**WRITTEN PROBLEM**
In the listing below, lay out the lines from the one containing "When observing" up to and including the one containing "11.7 metres" as a JSON list of strings, one string per line, with blank lines left out.

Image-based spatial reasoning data
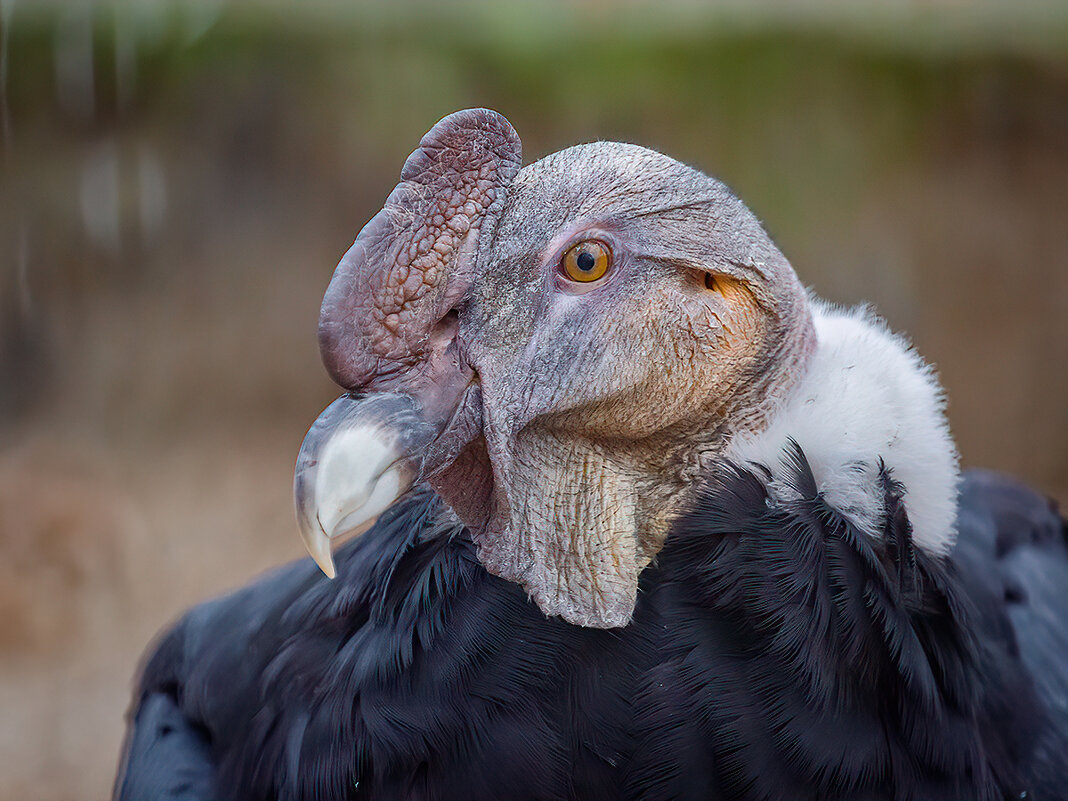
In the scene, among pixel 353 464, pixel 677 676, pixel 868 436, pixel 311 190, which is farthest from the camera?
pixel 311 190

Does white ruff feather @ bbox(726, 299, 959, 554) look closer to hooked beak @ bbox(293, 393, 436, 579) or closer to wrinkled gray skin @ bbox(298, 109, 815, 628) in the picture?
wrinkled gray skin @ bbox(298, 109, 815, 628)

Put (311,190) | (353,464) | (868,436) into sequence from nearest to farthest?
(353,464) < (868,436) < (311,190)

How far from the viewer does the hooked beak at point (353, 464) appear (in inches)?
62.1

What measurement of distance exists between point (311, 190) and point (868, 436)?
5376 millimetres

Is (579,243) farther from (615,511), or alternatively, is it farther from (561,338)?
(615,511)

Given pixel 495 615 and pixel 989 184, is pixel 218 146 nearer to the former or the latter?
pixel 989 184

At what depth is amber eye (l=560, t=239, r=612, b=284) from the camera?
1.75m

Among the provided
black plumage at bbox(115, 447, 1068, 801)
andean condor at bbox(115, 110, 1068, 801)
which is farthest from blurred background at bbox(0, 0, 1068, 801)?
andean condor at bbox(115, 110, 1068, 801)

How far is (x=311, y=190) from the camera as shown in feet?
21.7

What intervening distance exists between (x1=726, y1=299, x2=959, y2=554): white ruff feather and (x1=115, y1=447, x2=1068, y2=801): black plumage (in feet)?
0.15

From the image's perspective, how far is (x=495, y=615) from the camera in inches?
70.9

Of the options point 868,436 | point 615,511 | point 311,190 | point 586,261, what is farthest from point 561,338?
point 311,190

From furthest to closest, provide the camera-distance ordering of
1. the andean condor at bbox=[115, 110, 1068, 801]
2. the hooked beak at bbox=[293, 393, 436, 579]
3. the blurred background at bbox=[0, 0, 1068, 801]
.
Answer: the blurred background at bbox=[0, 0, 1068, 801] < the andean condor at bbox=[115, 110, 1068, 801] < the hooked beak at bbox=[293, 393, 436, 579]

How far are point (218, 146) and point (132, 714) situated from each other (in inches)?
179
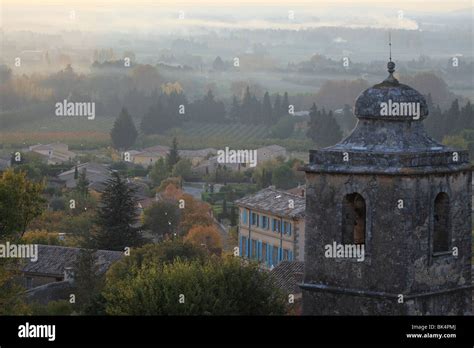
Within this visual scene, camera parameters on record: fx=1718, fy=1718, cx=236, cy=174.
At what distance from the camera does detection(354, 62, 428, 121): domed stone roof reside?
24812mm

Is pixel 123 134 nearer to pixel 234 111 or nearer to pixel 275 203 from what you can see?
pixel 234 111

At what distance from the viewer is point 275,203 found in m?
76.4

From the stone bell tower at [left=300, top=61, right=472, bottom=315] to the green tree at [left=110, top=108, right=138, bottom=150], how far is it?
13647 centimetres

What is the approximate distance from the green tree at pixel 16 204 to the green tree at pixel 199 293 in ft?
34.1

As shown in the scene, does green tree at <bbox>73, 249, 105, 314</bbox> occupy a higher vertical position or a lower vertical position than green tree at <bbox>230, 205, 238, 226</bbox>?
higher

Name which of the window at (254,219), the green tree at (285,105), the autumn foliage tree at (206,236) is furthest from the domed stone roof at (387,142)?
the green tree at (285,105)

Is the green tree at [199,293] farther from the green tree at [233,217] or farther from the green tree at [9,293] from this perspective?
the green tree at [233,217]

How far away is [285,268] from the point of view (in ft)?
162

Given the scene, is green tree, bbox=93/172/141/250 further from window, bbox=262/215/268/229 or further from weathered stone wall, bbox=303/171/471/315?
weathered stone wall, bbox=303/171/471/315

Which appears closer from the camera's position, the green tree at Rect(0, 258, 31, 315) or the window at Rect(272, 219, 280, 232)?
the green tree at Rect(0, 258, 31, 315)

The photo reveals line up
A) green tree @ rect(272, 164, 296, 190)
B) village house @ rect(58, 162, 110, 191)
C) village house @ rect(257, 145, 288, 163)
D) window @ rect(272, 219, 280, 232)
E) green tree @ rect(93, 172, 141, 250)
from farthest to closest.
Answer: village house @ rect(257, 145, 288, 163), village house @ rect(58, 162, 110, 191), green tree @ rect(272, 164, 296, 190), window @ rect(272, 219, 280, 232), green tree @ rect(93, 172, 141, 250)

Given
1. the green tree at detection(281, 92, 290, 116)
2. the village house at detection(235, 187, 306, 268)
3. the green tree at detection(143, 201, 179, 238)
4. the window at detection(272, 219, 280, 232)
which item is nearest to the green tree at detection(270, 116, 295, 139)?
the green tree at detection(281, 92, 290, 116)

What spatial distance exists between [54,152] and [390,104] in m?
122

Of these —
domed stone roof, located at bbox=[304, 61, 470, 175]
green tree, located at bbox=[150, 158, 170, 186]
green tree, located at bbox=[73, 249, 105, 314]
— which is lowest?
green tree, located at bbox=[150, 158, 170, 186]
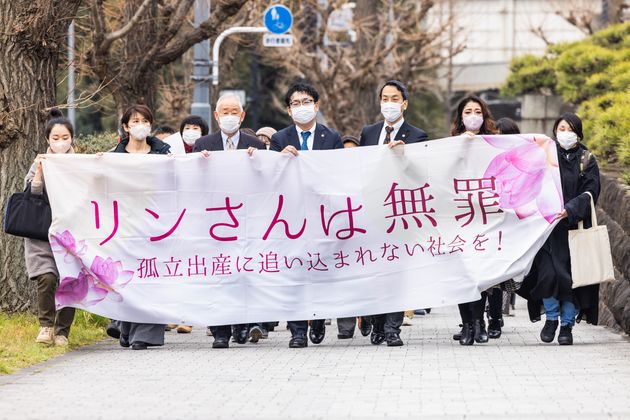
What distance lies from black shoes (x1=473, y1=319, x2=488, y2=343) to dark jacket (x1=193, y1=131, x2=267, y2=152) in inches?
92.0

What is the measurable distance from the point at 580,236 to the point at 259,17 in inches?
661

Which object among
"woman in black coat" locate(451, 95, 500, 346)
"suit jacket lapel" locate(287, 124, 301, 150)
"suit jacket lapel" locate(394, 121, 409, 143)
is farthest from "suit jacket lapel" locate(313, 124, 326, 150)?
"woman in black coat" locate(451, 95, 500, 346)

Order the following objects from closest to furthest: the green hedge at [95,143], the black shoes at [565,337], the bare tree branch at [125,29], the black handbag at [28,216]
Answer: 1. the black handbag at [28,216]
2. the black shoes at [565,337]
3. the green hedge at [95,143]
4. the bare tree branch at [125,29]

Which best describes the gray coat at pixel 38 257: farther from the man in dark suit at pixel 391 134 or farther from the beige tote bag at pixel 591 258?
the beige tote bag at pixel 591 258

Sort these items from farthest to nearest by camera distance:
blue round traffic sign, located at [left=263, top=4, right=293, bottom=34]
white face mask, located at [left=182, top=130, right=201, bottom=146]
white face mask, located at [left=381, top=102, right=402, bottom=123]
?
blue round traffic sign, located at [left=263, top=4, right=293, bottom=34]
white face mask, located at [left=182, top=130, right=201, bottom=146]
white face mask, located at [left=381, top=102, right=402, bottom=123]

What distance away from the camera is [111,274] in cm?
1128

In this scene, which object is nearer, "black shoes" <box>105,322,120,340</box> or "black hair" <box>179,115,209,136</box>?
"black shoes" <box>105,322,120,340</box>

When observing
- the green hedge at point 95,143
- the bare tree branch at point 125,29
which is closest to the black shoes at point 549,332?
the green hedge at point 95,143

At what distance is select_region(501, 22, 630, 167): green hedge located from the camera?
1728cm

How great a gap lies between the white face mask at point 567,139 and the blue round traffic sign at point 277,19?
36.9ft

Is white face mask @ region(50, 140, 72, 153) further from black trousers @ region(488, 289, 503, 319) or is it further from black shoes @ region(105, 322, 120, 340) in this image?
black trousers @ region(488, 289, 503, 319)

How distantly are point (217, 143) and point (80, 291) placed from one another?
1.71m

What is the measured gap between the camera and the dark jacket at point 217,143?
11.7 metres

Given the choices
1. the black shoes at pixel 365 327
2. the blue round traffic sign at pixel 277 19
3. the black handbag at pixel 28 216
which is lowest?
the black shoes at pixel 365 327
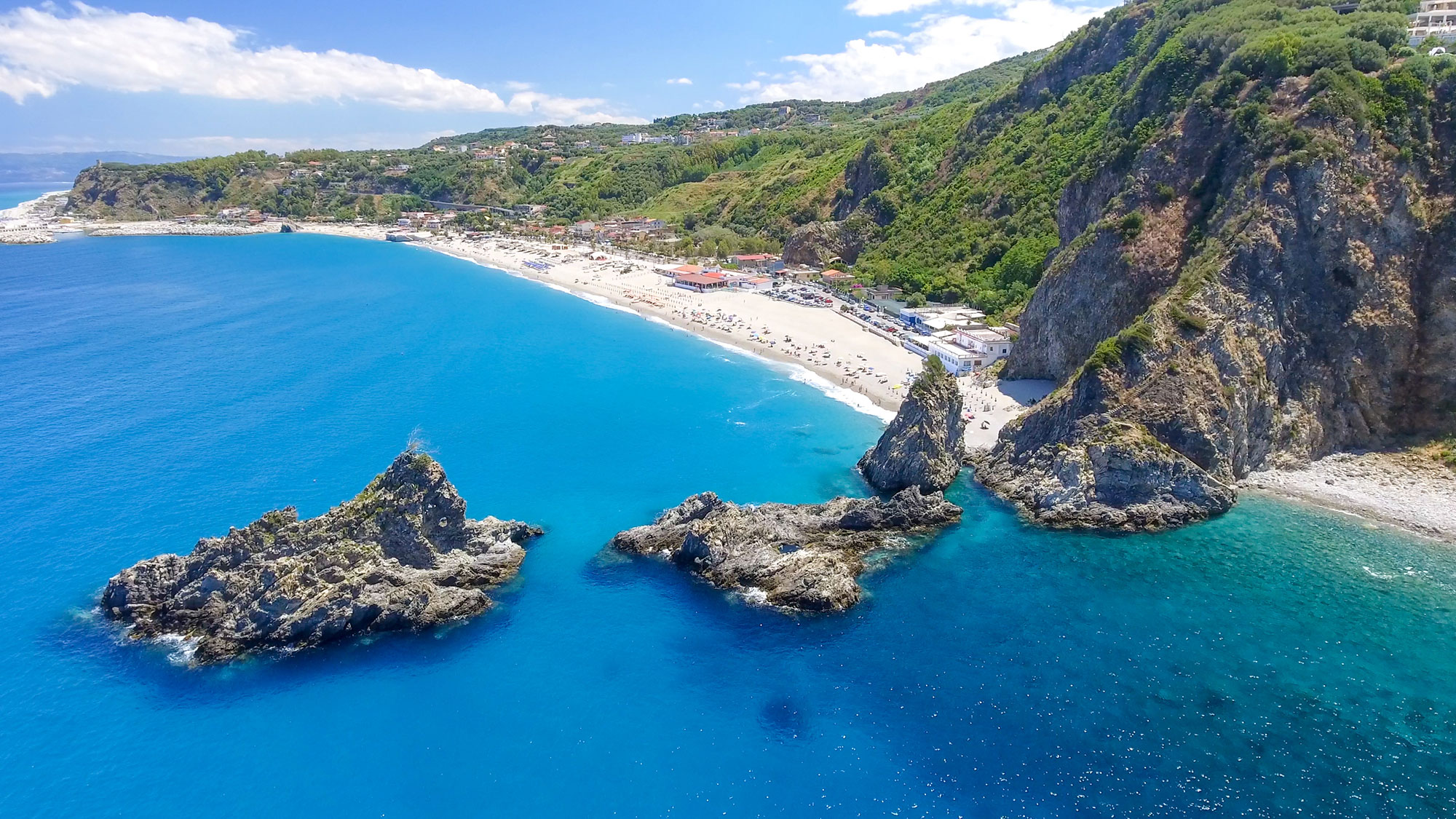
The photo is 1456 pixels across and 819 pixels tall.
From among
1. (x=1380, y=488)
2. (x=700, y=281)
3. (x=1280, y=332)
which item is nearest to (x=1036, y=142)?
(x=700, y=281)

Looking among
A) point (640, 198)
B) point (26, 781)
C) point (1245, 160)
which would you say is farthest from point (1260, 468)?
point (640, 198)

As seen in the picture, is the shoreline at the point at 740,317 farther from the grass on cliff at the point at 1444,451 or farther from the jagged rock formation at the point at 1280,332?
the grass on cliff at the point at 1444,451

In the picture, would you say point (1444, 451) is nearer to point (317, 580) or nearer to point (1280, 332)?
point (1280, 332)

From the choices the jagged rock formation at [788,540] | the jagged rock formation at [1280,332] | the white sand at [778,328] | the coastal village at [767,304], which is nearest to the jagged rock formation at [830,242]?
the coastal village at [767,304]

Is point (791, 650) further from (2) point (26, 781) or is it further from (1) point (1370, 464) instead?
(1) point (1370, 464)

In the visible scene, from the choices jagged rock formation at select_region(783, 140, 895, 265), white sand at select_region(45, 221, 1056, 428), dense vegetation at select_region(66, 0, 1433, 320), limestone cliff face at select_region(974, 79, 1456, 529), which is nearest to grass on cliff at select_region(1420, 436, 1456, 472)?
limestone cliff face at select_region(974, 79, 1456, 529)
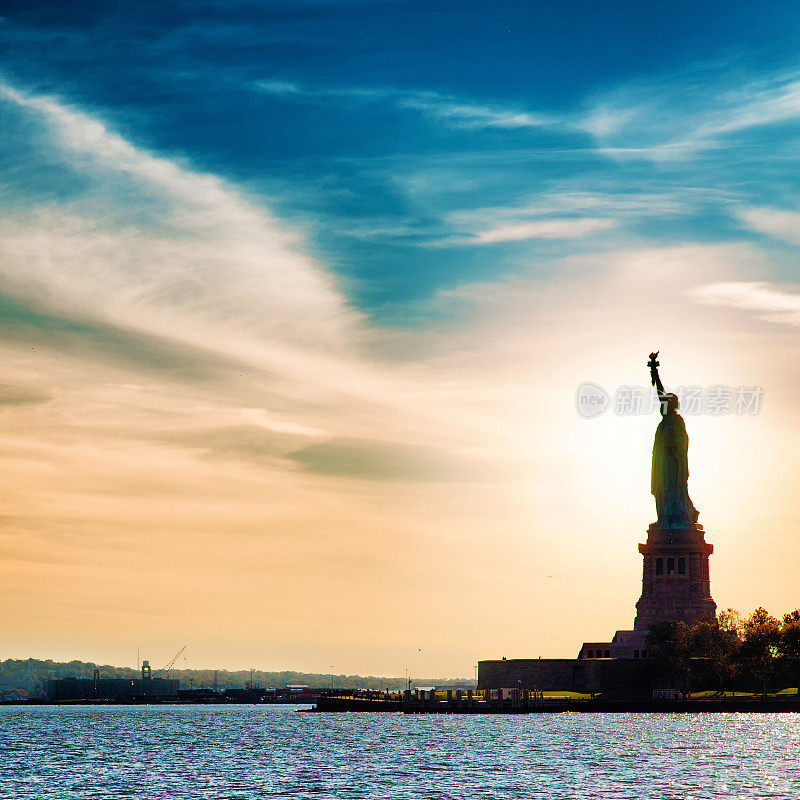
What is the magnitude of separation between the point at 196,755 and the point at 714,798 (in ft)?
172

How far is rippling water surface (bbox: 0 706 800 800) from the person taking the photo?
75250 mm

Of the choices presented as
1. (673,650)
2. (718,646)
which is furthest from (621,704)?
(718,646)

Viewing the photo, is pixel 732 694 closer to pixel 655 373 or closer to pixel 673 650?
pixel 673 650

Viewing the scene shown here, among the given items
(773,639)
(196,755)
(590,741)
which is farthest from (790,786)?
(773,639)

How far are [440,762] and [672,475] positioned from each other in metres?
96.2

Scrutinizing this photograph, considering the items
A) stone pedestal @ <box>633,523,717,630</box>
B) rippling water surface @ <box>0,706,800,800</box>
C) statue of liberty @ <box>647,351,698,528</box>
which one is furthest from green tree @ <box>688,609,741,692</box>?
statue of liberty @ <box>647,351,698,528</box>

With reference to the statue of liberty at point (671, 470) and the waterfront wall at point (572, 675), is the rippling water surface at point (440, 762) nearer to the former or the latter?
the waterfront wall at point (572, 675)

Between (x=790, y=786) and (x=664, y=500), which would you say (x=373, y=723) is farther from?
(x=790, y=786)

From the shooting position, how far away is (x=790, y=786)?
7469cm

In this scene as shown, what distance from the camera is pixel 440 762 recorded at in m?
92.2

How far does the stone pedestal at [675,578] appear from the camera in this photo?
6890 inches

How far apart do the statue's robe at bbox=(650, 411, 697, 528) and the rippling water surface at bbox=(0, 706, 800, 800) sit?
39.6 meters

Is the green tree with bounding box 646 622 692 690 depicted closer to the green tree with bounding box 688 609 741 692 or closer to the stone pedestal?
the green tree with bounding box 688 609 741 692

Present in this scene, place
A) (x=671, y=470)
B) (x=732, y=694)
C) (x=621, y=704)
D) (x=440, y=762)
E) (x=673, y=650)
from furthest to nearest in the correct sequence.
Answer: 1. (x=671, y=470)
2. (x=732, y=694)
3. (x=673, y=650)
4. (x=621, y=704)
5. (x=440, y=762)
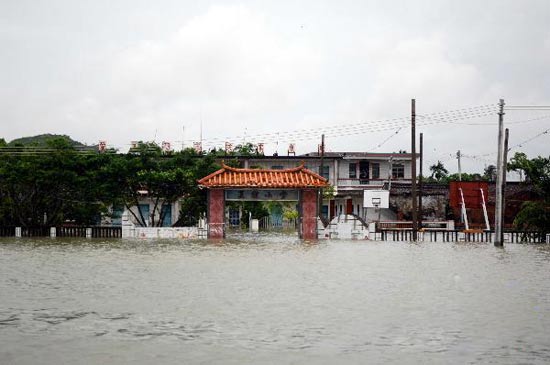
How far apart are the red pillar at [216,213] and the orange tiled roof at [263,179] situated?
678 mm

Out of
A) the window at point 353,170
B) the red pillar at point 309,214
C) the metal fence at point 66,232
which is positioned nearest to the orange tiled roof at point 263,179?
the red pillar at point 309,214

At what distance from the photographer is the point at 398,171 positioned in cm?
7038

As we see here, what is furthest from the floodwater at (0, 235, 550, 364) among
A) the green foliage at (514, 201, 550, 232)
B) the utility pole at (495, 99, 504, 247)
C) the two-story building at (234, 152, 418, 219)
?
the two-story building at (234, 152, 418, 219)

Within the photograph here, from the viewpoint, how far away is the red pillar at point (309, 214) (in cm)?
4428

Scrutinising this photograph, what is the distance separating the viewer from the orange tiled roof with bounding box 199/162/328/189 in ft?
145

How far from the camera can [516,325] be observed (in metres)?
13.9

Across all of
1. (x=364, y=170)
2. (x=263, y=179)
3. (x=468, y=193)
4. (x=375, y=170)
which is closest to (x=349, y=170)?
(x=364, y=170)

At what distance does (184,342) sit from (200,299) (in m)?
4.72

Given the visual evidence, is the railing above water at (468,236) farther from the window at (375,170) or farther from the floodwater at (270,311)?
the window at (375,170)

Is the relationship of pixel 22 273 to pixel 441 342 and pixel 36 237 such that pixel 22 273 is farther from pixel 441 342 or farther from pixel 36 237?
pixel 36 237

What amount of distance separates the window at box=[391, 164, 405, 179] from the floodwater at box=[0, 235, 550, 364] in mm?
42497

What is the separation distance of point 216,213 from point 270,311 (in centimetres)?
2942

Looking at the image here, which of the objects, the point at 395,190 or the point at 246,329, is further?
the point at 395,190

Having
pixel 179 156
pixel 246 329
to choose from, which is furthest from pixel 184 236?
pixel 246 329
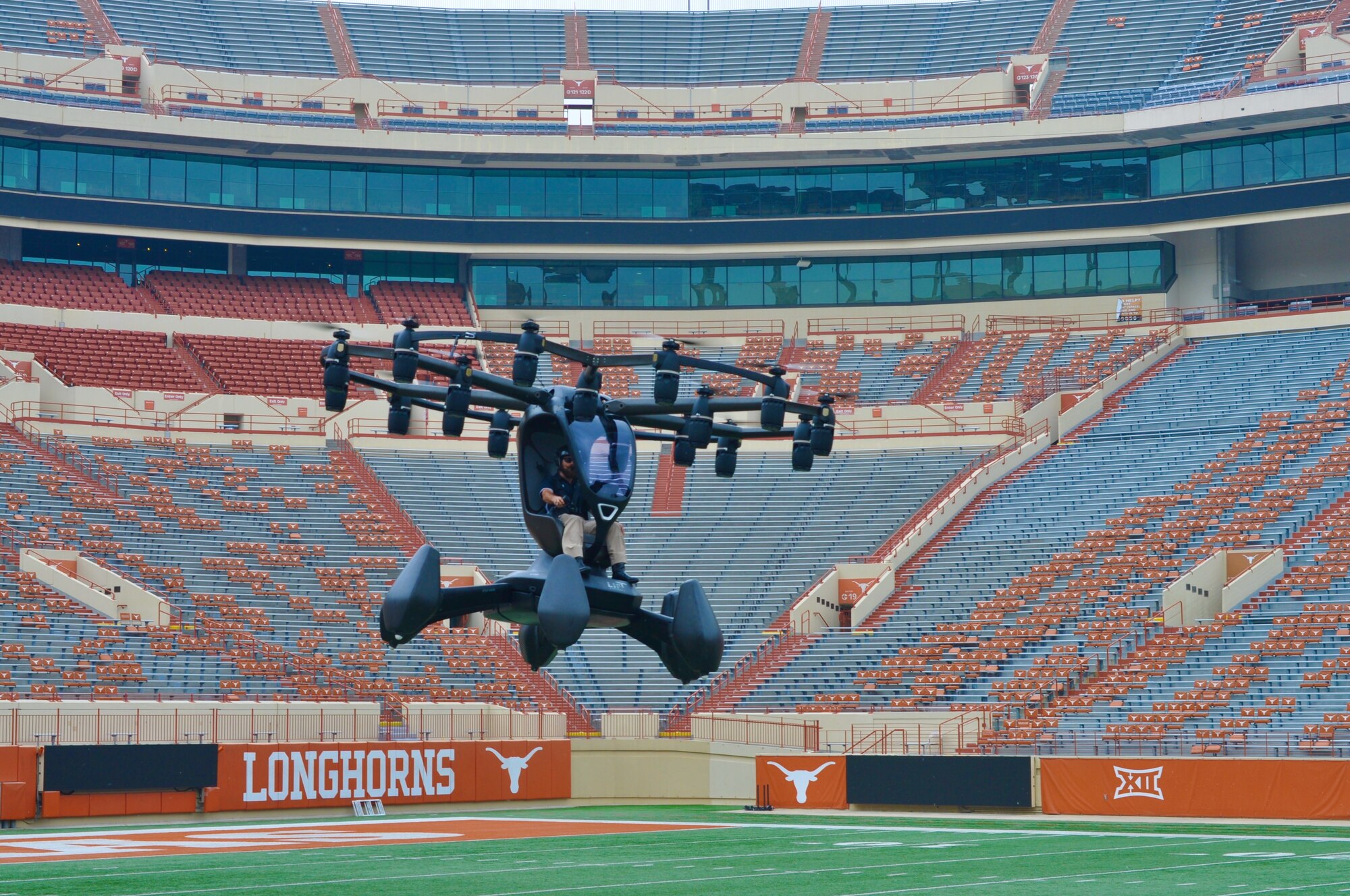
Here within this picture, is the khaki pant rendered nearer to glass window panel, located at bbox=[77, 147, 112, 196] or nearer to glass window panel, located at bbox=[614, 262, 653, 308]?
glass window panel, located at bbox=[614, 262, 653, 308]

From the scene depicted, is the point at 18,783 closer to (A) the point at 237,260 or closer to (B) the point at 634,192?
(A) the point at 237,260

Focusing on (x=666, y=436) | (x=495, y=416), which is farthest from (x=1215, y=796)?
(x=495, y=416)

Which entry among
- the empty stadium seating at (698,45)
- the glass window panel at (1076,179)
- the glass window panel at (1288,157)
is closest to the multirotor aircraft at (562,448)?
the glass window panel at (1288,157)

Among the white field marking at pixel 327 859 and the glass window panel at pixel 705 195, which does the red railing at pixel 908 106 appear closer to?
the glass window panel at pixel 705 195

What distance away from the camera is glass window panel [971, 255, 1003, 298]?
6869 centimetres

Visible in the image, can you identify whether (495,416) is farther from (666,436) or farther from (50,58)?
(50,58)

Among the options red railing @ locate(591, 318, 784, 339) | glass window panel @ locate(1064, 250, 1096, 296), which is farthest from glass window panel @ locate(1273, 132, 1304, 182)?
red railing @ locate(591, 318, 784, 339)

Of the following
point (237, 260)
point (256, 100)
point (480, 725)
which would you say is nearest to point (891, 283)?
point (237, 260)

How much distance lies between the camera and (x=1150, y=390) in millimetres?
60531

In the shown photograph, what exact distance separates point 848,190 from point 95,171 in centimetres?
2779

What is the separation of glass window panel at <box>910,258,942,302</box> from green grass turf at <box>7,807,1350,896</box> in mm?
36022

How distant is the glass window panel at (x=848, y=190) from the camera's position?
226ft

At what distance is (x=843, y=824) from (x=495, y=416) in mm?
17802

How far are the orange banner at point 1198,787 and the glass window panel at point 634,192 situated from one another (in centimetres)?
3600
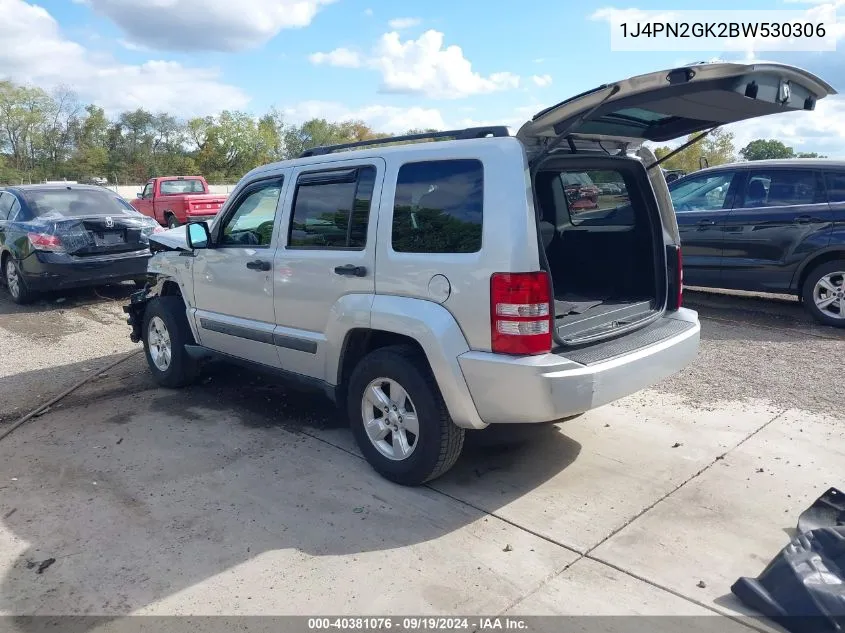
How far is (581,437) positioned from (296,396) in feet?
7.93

**ANSWER TO THE EXERCISE**
[
  "When observing",
  "- the green hedge at point 95,143",
  "- the bare tree branch at point 125,29",
  "which is closest to the black shoes at point 549,332?",
  "the green hedge at point 95,143",
  "At what distance is select_region(501, 22, 630, 167): green hedge located from the camera?",
  "1728cm",
  "How great a gap lies between the white face mask at point 567,139 and the blue round traffic sign at point 277,19?",
  "36.9ft",
  "Is white face mask @ region(50, 140, 72, 153) further from black trousers @ region(488, 289, 503, 319) or is it further from black shoes @ region(105, 322, 120, 340) in this image?",
  "black trousers @ region(488, 289, 503, 319)",
  "How distantly are point (217, 143) and point (80, 291) placed from one another?",
  "1.71m",
  "What is the measured gap between the camera and the dark jacket at point 217,143?",
  "11.7 metres"
]